Windows Phone 8 earns key government security certification - fraqed
http://blogs.windows.com/windows_phone/b/windowsphone/archive/2013/09/17/windows-phone-8-earns-key-government-security-certification.aspx
======
xradionut
Does Microsoft think this is a selling point to any entity other than US
government institutions? Do they not see the irony?

:)

------
nekopa
Honestly, at first this headline made me laugh out loud. Then I chuckled again
thinking 'Has MS's PR department completely lost the plot re what is happening
nowadays vis a vis the NSA?'

Finally I actually feel a little sad.
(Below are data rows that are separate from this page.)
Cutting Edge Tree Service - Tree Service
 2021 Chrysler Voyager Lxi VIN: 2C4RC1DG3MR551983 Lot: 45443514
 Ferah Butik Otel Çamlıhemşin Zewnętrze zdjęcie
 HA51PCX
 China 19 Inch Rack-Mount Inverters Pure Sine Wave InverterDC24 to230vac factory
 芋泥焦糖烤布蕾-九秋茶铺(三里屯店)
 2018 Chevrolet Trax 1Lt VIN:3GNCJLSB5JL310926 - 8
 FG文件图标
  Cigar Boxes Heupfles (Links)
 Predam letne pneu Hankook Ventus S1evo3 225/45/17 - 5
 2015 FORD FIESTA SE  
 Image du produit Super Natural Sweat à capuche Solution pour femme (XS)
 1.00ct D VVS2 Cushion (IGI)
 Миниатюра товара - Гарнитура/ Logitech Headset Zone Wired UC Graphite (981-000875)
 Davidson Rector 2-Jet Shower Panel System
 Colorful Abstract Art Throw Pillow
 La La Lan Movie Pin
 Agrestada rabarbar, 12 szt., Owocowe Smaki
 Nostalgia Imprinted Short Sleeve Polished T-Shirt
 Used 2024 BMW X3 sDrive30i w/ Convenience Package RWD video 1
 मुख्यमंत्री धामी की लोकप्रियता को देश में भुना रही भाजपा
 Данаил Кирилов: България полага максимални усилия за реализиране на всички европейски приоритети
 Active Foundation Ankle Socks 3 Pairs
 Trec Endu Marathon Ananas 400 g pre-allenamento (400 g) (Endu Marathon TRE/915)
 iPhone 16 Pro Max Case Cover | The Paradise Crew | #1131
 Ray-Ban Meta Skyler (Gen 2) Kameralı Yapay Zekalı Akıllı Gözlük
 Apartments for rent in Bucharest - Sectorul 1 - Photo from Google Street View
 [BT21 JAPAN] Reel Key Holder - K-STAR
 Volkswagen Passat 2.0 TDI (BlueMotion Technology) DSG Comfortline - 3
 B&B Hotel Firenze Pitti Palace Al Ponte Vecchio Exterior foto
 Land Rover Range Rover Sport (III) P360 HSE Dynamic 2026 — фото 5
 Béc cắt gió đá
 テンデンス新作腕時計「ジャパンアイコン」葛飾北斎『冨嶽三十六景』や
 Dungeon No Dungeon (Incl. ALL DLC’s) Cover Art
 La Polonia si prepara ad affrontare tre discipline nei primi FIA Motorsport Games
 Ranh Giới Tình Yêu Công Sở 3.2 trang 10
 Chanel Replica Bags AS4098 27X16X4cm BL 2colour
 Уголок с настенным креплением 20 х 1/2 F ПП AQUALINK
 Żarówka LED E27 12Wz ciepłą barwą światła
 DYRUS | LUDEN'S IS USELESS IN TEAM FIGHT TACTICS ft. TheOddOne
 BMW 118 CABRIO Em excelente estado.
I used to trust my government (to a
certain degree). Now, not in the slightest.

------
ryanmcdonough
*insert NSA related quip here.

------
windexh8er
I can't help it, but I could only envision the tiny stickers that emblazon
every non-Mac laptop out there with a new, and proud, banner: MCB - Microsoft
Certified Backdoor.

In all seriousness - it's in their best interest to push forward as if nothing
has changed. Keep in mind the majority still has little to no idea regarding
the extent of the data that's been disseminated regarding the NSA thanks to
the way the US media deems things appropriate to report.

------
r0h1n
Seriously, Microsoft!

Did no one involved with the approval process on this post think this would be
an, um, inopportune time to tout the fact that _the US Govt certified your
security_?

------
devx
So they passed the same certification level (FIPS 140-2) that the recently
broken smartcards received?

[http://arstechnica.com/security/2013/09/fatal-crypto-flaw-
in...](http://arstechnica.com/security/2013/09/fatal-crypto-flaw-in-some-
government-certified-smartcards-makes-forgery-a-snap/)

------
dbg31415
Pretty sure that means the government can get the data at any point they want,
right? Sounds secure to me!